Learning¶

In the graphical models literature, it is common to distinguish between inference and learning. Inference means computing (functions of) \(p(x_h|x_v,\theta)\), where \(v\) are the visible nodes, \(h\) are the hidden nodes, and \(\theta\) are the parameters of the model, assumed to be known. Learning ususaly means computing the MAP estimate of the parameters given data:

\[\hat{\theta} = \arg \max_{\theta} \sum_{i=1}^N \log p(x_{i,v}| \theta) + \log p(\theta)\]
  • \(x_{i,v}\) are visible variables in case

  • if \(p(\theta)\propto 1\) this reduces to MLE

If we adopt a Bayesian view, the parameters are unknown variables and should also be inferred. Thus to a Bayesian, there is no distinction between inference and learning. In fact, we can just add the parameters as nodes to the graph, condition on D, and then infer the values of all the nodes.

Plate notatioin¶

Is an more compact graphical representation for directed graphical models.
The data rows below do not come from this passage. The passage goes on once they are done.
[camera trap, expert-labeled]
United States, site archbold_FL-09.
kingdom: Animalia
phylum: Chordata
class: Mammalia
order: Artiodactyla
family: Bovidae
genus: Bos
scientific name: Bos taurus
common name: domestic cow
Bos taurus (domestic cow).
Learning from complete data¶

In the case that all the variables are fully observed in each case and there are no hidden variables, we say that the data is complete. For a DGM with complete data the likelihood is given by:

\[ p(D|\theta) = \prod_{i=1}^Np(x_i|\theta) = \prod_{i=1}^N\prod_{t=1}^V p(x_{it}| x_{i, pa(t), \theta_t}) = \prod_{t=1}^Vp(D_t|\theta_t) \]
  • \(D_t\) is the data associated with node t (its parents).
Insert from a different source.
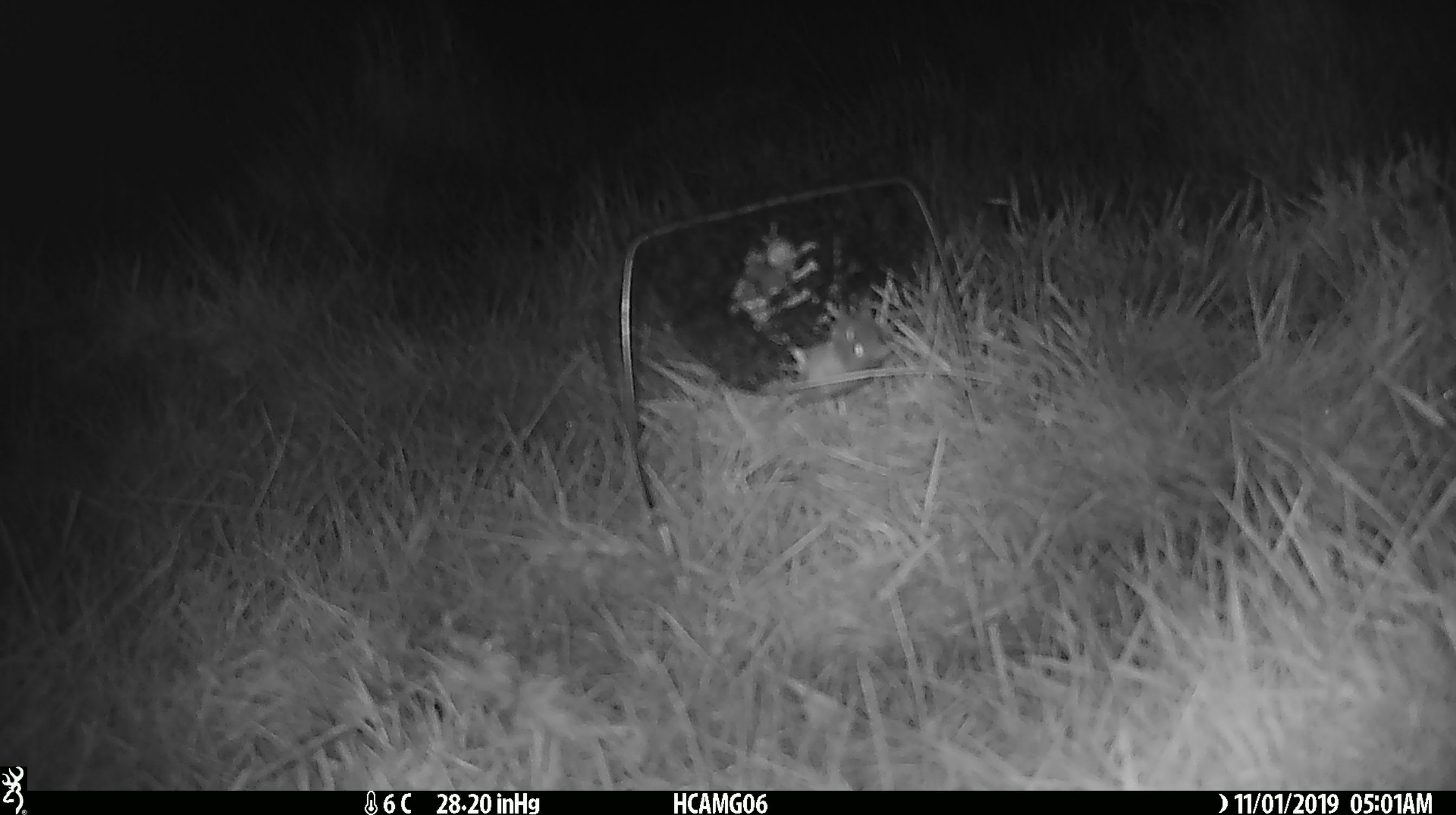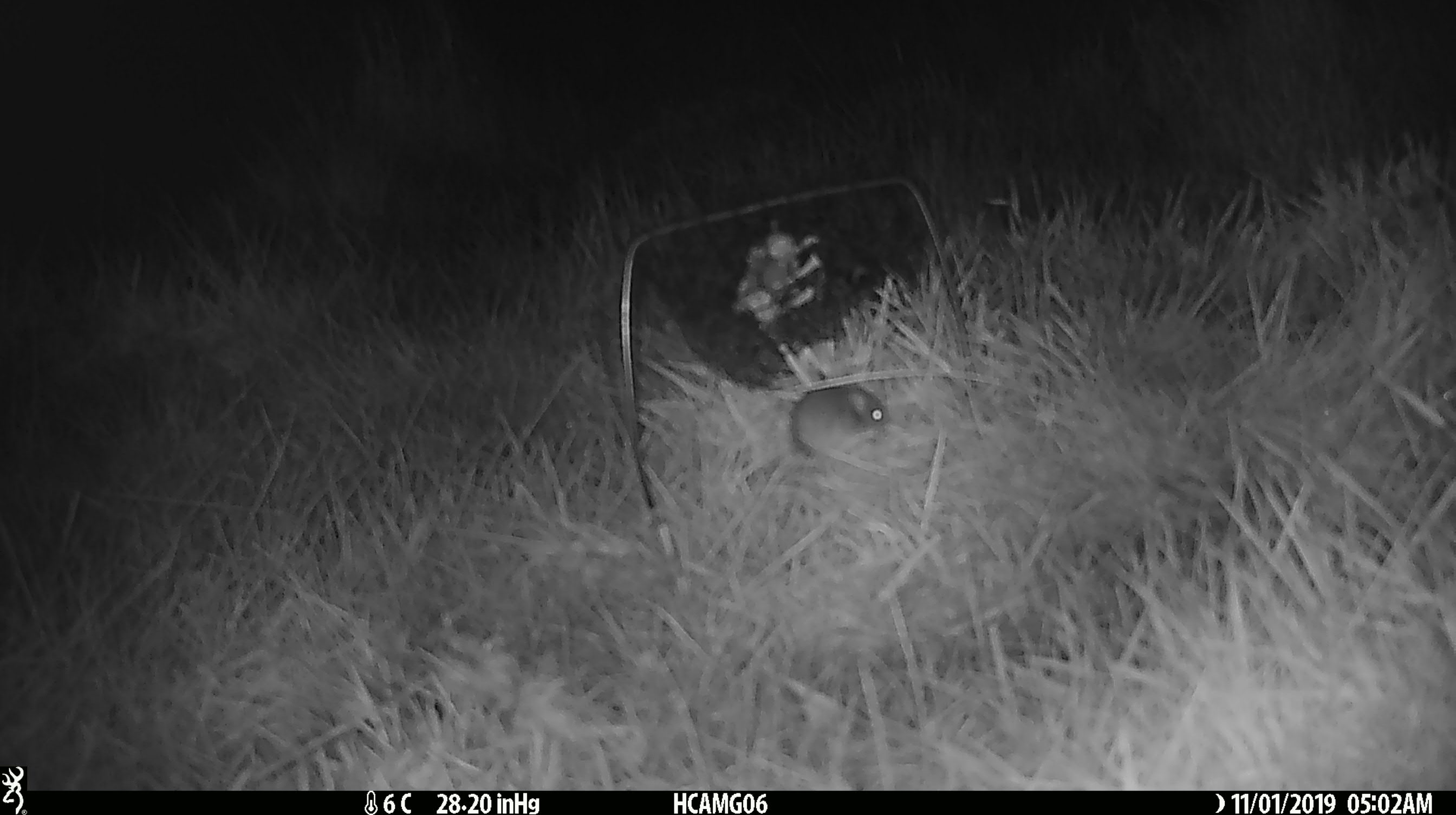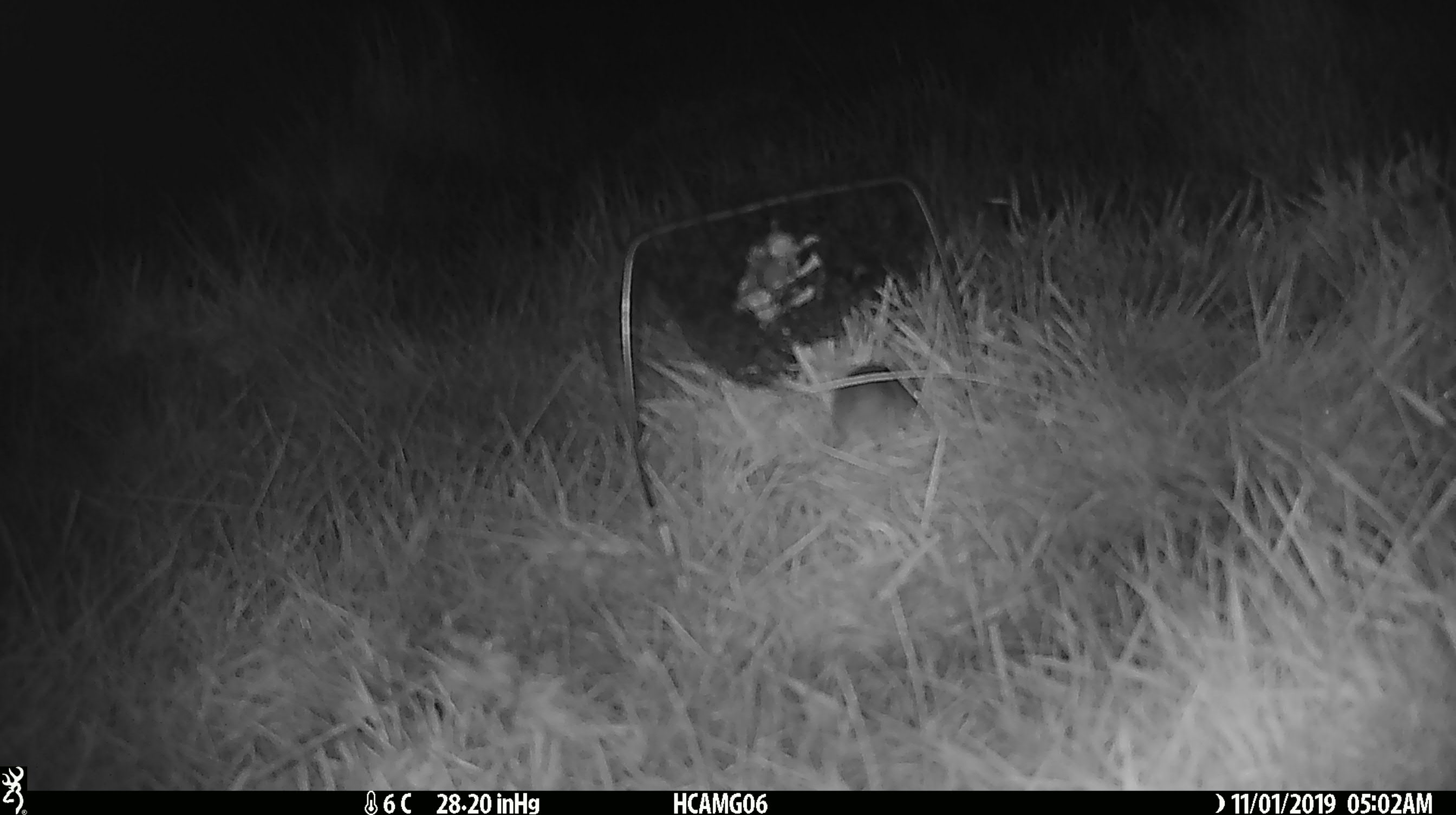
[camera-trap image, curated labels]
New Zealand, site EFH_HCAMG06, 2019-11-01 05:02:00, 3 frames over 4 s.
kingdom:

There is a product term per CPD, we can say that the likelihood decomposes accordingly to the graph structure.

If the prior factors as well:

\[p(\theta) = \prod_{t=1}^V p(\theta_t)\]

Then crealy the posterior aslo factorizes:

\[p(\theta|D) \propto p(D|\theta)p(\theta) = \prod_{t=1}^V p(D_t| \theta_t)p(\theta_t)\]

Hence we can factorize the posteror of each CPD independently. Thus factorized priors plus factorized likelihood implies factorized posterior.

Hence if we choose our likelihood and prior functions to be conjugate, the posterior will be the same from as the prior.